Skip to content

Choosing a GPU for your workload

choose-gpu

The BMRC cluster has several GPU types across different generations. Picking the right one upfront avoids the common situation of a job queuing for hours to reach a high-end GPU when a smaller one would have been perfectly sufficient — or conversely, a job failing mid-run because it ran out of memory on an underpowered device.

GPU types available

GPU Memory Generation Notes
p100-pcie-16gb 16 GB HBM2 Pascal (2016) Oldest generation, shortest queues
p100-sxm2-16gb 16 GB HBM2 Pascal (2016) Higher memory bandwidth than PCIe variant
v100-pcie-16gb 16 GB HBM2 Volta (2018) Tensor Cores, good general-purpose training
v100-pcie-32gb 32 GB HBM2 Volta (2018) Same as above with more headroom for larger models
quadro-rtx6000 24 GB GDDR6 Turing (2018) Turing Tensor Cores, RT cores (not relevant for HPC)
quadro-rtx8000 48 GB GDDR6 Turing (2018) Large memory, good for models that don't fit on 24 GB
a100-pcie-40gb 40 GB HBM2e Ampere (2020) Significant leap in training throughput, BF16 support
a100-pcie-80gb 80 GB HBM2e Ampere (2020) Best choice for large models; NVLink-capable
l4 24 GB GDDR6 Ada Lovelace (2023) Efficient inference and fine-tuning, lower power draw
GH200 96 GB HBM3 Hopper (2023) Grace Hopper Superchip; unified CPU+GPU memory; highest throughput

How to choose

  • memory
    Memory is usually the binding constraint.

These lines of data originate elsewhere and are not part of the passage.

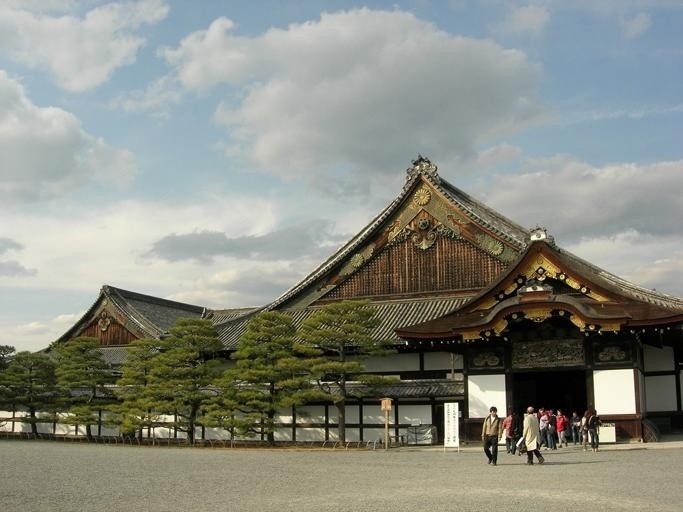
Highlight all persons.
[537,407,602,453]
[501,407,522,456]
[480,407,503,466]
[522,406,544,466]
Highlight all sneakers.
[488,459,497,466]
[558,442,567,448]
[538,459,544,463]
[543,444,557,451]
[592,448,600,452]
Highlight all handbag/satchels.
[516,438,525,448]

Estimate your model's memory footprint first — a rough rule of thumb is that a model with N parameters in float32 needs 4×N bytes, and in mixed precision (float16/bfloat16) around 2×N bytes, before accounting for activations and optimiser states during training. If your model comfortably fits in 16 GB, there is no benefit in queuing for an A100.

  • training
    For training from scratch or large-scale fine-tuning, prefer the A100 variants. The Ampere generation introduced native BF16 Tensor Core support which most modern frameworks (PyTorch ≥ 1.10, TensorFlow ≥ 2.7) exploit automatically, giving substantially higher throughput than equivalent FP16 on earlier hardware.

  • training
    For inference or lightweight fine-tuning (e.g. LoRA on a model that fits in 24 GB), the L4 is a strong choice — it is more power-efficient and typically has shorter queues than the A100s.

  • training
    For very large models that exceed 40 GB — large language models, full-precision foundation model fine-tuning — the A100-80GB or GH200 are the appropriate targets. The GH200's unified CPU–GPU memory architecture is particularly well suited to workloads that stream large datasets, though it is a shared and limited resource.

  • training
    If your job is not memory-bound and primarily needs CUDA parallelism, the V100s are a practical middle ground with good software support and reasonable availability.

  • training
    When in doubt, start small. Run a short test job on a P100 or V100 with a reduced batch size to confirm your code runs correctly and get a rough sense of memory usage before committing to a longer run on a higher-tier GPU.